The height H of an ball that is thrown straight upward from an initial position 3 feet off the ground with initial velocity of 90 ft./s is given by the equation H equals 3+90 T -16 T squared where t equals time in seconds. After how many seconds will the ball be 84 feet above the ground

Answer 1

Answer:

The ball will be 84 feet above the ground 1.125 seconds and 4.5 seconds after launch.

Step-by-step explanation:

Statement is incorrect. Correct form is presented below:

The height $h(t)$ of an ball that is thrown straight upward from an initial position 3 feet off the ground with initial velocity of 90 feet per second is given by equation $h(t) = 3 +90\cdot t -16\cdot t^{2}$, where $t$ is time in seconds. After how many seconds will the ball be 84 feet above the ground.
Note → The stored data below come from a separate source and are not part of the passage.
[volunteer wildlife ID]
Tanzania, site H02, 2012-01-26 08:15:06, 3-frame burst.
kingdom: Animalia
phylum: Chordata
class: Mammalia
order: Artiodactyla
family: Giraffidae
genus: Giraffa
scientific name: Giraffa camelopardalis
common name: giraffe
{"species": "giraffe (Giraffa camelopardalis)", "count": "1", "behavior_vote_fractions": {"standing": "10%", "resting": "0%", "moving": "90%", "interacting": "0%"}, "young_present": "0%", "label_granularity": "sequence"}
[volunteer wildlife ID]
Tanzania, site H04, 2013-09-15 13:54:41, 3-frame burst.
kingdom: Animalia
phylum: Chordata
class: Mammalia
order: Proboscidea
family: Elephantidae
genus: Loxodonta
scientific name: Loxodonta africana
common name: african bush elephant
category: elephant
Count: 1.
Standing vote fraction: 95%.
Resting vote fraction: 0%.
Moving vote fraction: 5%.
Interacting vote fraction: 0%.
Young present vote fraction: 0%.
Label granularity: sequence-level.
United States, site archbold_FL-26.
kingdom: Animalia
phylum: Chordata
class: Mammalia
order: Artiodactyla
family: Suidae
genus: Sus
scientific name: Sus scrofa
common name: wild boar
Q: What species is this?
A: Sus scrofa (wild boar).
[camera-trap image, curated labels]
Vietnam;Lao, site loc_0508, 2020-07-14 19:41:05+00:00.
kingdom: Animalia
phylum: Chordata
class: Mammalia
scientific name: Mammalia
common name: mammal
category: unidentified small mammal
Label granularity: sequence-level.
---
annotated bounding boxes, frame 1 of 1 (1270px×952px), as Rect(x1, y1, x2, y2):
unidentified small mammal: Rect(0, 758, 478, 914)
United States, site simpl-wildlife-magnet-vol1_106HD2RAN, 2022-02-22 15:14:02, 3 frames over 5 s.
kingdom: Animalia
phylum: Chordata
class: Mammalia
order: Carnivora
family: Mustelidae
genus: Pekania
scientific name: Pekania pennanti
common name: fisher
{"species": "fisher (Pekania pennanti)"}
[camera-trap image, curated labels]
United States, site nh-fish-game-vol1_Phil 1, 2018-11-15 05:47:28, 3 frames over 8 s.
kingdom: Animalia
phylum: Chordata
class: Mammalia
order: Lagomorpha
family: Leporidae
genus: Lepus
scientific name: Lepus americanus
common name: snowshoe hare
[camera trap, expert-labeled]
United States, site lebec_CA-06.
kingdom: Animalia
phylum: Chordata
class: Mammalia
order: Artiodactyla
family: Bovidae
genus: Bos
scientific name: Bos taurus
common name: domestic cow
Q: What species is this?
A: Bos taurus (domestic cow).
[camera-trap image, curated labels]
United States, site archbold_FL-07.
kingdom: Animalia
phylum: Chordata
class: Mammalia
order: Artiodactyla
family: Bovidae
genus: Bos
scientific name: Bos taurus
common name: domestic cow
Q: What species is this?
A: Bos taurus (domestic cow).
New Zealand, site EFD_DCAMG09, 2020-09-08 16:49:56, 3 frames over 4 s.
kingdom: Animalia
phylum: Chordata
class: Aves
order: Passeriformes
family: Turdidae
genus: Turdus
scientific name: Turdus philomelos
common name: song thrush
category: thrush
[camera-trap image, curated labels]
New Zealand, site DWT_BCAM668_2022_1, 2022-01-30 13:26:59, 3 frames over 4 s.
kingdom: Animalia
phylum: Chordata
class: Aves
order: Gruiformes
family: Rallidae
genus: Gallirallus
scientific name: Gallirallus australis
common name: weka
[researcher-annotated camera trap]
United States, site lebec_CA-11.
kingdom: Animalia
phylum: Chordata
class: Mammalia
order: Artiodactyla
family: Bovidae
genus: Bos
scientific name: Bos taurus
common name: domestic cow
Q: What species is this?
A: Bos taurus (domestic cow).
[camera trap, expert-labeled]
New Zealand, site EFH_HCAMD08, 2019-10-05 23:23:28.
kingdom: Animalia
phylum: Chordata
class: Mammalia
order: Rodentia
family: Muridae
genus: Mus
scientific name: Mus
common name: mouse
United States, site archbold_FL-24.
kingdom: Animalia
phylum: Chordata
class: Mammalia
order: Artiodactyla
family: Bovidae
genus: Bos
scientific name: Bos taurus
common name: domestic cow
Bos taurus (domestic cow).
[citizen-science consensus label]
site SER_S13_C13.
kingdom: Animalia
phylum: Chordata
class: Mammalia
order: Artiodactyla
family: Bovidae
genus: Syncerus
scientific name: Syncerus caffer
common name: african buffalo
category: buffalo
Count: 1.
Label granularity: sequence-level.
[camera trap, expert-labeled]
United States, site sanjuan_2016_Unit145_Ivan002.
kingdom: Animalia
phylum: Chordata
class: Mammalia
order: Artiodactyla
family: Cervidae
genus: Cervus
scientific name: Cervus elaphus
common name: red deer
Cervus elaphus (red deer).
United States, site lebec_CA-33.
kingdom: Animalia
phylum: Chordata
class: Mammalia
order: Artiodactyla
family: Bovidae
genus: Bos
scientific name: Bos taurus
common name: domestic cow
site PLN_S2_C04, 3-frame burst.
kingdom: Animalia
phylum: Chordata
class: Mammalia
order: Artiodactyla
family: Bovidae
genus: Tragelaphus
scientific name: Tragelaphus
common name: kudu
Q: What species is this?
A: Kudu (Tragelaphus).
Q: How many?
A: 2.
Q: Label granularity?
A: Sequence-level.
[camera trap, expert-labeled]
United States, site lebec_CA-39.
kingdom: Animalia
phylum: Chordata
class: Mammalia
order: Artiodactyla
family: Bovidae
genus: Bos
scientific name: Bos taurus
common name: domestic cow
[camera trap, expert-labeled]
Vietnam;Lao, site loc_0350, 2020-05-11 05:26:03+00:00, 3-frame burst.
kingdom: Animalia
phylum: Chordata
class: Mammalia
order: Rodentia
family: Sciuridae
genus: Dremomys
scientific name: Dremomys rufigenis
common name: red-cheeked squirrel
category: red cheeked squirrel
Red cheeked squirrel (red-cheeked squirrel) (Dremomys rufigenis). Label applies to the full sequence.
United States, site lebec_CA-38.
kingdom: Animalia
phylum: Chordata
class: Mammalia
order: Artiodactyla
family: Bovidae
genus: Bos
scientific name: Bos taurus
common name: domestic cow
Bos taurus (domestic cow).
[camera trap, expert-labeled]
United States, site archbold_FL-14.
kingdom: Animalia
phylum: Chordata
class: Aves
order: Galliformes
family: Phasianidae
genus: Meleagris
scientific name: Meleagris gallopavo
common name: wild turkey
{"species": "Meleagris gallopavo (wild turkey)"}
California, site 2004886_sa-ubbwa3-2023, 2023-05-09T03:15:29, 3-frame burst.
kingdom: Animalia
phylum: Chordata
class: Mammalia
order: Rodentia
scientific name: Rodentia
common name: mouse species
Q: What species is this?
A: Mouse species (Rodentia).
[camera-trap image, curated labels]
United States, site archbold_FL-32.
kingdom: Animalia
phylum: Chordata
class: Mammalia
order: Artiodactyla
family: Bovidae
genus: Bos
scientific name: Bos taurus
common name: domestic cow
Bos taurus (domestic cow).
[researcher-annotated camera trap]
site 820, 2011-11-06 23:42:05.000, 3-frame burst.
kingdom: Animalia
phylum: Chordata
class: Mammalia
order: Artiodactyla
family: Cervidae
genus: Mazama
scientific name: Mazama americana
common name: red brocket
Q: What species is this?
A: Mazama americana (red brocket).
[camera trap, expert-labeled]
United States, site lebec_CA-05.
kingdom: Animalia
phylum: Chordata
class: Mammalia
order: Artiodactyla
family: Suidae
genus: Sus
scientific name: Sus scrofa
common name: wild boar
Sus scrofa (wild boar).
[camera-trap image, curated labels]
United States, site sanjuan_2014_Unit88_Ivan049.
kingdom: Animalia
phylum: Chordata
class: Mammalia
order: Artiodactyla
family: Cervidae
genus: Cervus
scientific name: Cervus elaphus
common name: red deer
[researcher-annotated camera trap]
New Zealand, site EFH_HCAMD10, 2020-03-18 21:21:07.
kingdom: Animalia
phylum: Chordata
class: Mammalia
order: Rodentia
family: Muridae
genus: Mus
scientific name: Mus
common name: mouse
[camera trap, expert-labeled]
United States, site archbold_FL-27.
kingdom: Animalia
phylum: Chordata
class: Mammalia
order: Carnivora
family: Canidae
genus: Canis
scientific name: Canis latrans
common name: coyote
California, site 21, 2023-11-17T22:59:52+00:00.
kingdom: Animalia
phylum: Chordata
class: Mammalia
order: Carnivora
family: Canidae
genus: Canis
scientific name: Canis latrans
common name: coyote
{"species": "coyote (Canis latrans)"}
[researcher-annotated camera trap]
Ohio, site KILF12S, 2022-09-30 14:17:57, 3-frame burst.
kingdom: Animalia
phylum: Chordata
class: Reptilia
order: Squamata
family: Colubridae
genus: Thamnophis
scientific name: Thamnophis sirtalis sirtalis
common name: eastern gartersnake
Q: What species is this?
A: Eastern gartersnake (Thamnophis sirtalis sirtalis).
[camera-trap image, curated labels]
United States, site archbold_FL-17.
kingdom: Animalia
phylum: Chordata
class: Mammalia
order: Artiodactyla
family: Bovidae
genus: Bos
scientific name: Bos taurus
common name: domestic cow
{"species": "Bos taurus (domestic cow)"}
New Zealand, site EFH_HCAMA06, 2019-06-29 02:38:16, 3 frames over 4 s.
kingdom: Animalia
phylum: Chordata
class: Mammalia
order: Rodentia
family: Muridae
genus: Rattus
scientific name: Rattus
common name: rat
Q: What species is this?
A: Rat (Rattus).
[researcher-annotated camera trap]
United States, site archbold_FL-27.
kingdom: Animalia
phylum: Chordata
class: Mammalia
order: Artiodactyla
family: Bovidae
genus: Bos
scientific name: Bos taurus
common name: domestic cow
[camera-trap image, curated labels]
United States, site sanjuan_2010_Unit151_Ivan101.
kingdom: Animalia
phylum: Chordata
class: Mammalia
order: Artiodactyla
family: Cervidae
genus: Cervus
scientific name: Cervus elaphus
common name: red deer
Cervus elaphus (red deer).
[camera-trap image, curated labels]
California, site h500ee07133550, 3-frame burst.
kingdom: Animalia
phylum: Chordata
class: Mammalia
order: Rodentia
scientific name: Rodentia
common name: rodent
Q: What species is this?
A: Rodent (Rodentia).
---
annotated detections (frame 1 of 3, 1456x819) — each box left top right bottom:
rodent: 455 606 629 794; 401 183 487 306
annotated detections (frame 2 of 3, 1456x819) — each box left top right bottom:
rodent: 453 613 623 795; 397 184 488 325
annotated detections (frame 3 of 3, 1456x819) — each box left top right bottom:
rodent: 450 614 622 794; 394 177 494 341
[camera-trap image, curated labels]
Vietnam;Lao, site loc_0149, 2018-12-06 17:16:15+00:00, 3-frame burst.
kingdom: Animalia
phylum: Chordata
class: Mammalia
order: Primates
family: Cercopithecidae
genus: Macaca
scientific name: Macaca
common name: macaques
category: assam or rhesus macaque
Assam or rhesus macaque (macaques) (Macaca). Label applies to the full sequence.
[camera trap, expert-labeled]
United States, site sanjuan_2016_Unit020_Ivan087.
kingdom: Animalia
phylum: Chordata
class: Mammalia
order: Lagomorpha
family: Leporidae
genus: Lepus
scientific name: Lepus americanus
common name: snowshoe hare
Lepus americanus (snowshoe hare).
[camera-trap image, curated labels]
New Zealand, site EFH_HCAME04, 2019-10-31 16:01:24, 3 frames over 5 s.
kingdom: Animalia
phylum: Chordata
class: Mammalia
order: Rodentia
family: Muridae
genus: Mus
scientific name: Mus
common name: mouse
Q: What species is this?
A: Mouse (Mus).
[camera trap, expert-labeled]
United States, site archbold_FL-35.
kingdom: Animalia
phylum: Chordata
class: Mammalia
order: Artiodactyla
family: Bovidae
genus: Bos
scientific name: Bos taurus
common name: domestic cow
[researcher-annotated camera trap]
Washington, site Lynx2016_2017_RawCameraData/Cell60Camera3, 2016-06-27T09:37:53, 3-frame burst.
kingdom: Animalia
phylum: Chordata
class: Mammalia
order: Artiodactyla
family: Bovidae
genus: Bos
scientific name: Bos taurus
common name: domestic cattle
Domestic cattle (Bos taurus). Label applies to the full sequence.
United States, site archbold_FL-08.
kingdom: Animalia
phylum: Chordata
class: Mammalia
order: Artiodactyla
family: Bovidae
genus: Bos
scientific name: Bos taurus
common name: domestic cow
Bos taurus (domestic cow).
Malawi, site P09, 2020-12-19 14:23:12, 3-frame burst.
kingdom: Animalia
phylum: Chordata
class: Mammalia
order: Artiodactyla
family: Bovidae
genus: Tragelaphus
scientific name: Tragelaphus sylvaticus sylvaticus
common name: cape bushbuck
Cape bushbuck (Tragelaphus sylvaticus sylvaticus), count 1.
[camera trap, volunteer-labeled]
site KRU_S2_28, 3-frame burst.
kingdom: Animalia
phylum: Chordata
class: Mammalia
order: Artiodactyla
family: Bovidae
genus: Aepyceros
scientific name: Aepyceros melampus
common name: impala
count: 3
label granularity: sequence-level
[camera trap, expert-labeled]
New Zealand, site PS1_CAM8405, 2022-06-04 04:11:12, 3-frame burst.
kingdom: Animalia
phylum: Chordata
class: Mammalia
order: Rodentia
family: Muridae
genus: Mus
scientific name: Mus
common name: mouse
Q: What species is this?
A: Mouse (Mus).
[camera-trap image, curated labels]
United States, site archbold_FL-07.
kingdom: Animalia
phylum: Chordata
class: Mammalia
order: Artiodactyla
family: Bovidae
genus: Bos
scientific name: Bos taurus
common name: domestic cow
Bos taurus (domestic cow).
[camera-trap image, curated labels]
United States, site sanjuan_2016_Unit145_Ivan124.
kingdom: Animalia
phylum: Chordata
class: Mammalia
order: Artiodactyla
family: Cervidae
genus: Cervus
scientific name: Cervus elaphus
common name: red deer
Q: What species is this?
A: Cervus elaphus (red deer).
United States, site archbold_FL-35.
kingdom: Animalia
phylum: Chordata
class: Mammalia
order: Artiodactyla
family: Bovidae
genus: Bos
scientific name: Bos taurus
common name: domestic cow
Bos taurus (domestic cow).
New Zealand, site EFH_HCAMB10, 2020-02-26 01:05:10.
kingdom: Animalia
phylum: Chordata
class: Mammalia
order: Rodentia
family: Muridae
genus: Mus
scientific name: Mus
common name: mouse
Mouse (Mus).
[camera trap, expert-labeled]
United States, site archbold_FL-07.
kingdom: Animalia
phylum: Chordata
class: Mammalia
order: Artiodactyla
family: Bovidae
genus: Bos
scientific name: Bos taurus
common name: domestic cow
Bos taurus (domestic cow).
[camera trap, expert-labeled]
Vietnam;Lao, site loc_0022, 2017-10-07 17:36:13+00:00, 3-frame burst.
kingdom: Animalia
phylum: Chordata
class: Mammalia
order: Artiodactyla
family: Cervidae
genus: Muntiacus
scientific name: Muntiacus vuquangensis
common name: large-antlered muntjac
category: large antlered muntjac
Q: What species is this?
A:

We equalize the kinematic formula to 84 feet and solve the resulting second-order polynomial by Quadratic Formula to determine the instants associated with such height:

$3+90\cdot t -16\cdot t^{2} = 84$

$16\cdot t^{2}-90\cdot t +81 = 0$ (1)

By Quadratic Formula:

$t_{1,2} = \frac{90\pm \sqrt{(-90)^{2}-4\cdot (16)\cdot (81)}}{2\cdot (16)}$

$t_{1} = 4.5\,s$, $t_{2} = 1.125\,s$

The ball will be 84 feet above the ground 1.125 seconds and 4.5 seconds after launch.